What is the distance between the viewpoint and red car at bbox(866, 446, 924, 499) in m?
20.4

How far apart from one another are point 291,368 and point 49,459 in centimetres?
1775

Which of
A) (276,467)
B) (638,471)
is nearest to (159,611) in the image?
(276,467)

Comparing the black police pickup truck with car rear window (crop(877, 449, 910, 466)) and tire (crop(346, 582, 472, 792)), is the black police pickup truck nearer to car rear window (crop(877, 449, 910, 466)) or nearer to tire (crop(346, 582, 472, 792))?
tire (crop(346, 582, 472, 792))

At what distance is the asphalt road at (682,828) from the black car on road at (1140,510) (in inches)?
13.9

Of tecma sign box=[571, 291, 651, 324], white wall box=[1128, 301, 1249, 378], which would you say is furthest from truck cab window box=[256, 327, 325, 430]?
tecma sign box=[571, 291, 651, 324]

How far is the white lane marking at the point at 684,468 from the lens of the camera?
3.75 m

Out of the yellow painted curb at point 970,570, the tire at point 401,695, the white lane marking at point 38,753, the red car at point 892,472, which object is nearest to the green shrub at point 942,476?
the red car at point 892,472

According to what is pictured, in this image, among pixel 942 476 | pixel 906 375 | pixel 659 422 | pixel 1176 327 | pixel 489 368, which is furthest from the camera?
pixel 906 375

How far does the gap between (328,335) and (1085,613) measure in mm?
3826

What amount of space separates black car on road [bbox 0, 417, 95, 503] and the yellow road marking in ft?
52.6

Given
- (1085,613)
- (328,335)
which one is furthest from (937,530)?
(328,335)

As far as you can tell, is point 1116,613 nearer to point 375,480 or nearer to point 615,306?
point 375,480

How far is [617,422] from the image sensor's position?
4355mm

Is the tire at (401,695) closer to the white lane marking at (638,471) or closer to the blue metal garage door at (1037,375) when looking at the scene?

JOB →
Rewrite all of the lines above, replacing "white lane marking" with "white road stripe" and leaving everything else unchanged.

SOLUTION FOR THIS EXERCISE →
What is the distance between the viewpoint and red car at bbox(866, 446, 924, 499) in m?
20.4

How far apart from one another are point 291,368 and point 49,459 in centimetres?
1775

Which of
A) (276,467)
B) (638,471)
is nearest to (159,611) in the image?
(276,467)

Comparing the black police pickup truck with car rear window (crop(877, 449, 910, 466)) and tire (crop(346, 582, 472, 792)), is the black police pickup truck nearer to car rear window (crop(877, 449, 910, 466)) or nearer to tire (crop(346, 582, 472, 792))?
tire (crop(346, 582, 472, 792))

At what distance is the asphalt road at (682,828) from the black car on road at (1140,510) (in inches)?
13.9

Of tecma sign box=[571, 291, 651, 324], white wall box=[1128, 301, 1249, 378], which would you say is furthest from truck cab window box=[256, 327, 325, 430]?
tecma sign box=[571, 291, 651, 324]

How far is the white road stripe at the point at 684,468 from the lens of the camera?
3.75 m

Out of the yellow painted curb at point 970,570, the tire at point 401,695, the white road stripe at point 38,753, the red car at point 892,472, which object is nearest to the green shrub at point 942,476?
the red car at point 892,472

According to what is pictured, in this image, among pixel 942 476 | pixel 906 375 | pixel 659 422 | pixel 1176 327 | pixel 489 368, which is furthest from the camera?
pixel 906 375

How far does the gap between (328,335) and (1085,613) measure in mm?
3826

What amount of space separates black car on road [bbox 0, 417, 95, 503] and the yellow road marking in ft?
52.6

Given
- (1085,613)
- (328,335)
which one is furthest from (937,530)?
(328,335)

As far as you can tell, is point 1116,613 nearer to point 375,480 or nearer to point 615,306?
point 375,480

How far is [617,422] from the image sensor's position?
4355mm

Is the tire at (401,695) closer to the white road stripe at (638,471) or closer to the blue metal garage door at (1037,375) when looking at the scene?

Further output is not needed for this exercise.